One of the best things about our time there was that there was that we had a sort of anonymity there that is difficult to achieve elsewhere in the country. The only person who had very much to worry about was Kate, and she wore large sunglasses. Of course, most of the park, and probably most of Salt Lake has probably never heard my music, or Liam's, and Kelly's films are probably a bit over their heads as well. It was lovely.
After night fell, and we all had our fill of all the glee the park had to offer, we headed back to our hotel rooms to get in touch with our emotions further. We attempted playing cards, but that fell through, and so instead we told each other a bit about our histories. I learned almost more than I wanted to know, and probably remember only half of it.
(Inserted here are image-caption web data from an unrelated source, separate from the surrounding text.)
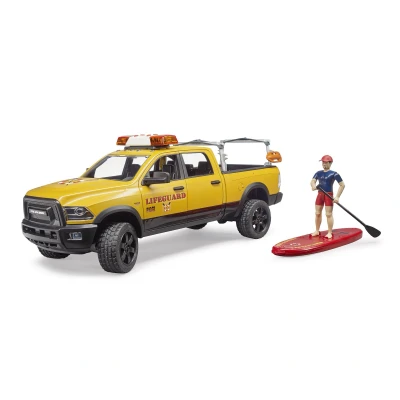 Abbildung von Bruder RAM 2500 Power Wagon Life Guard 1:16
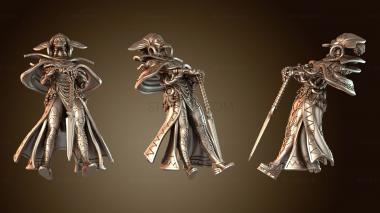 3D модель Лидеры банды Эсдави (STL)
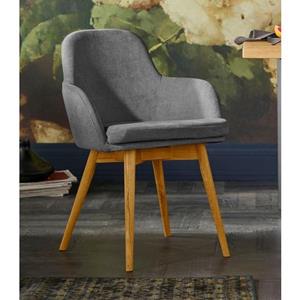 Premium collection by Home affaire Stoel met armleuningen Livry Stoel, kuipstoel (set, 2 stuks)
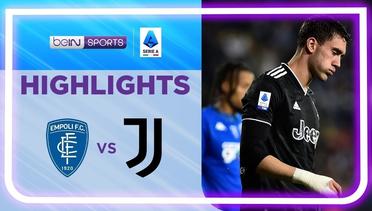 Match Highlights | Empoli vs Juventus | Serie A 2022/2023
And now, the come down. Everyone's leaving me. I had been planning on staying for a couple days longer, but I'll be damned if I'm going to stay in this city a moment after my companions have gone (and I probably would be damned as well). I've made some adjustments to my travel plans, and I'm going to make a stopover in Los Angeles to check in on my other home and see some wonderful friends before I return sometime this weekend.
I'm looking forward to the visit. But not nearly as much as I'm looking forward to my return.
Edit: How could I forget the other jouyous occasion that occurred recently? Apparently I've been reunited with my lost lost son
jordan_i_pundik. He has a good combination of my looks, and that of Quentin Tarantino. I wonder if Quentin even remembers that night we spent together, in the not so distant past. He'd no doubt be so proud of our dear child.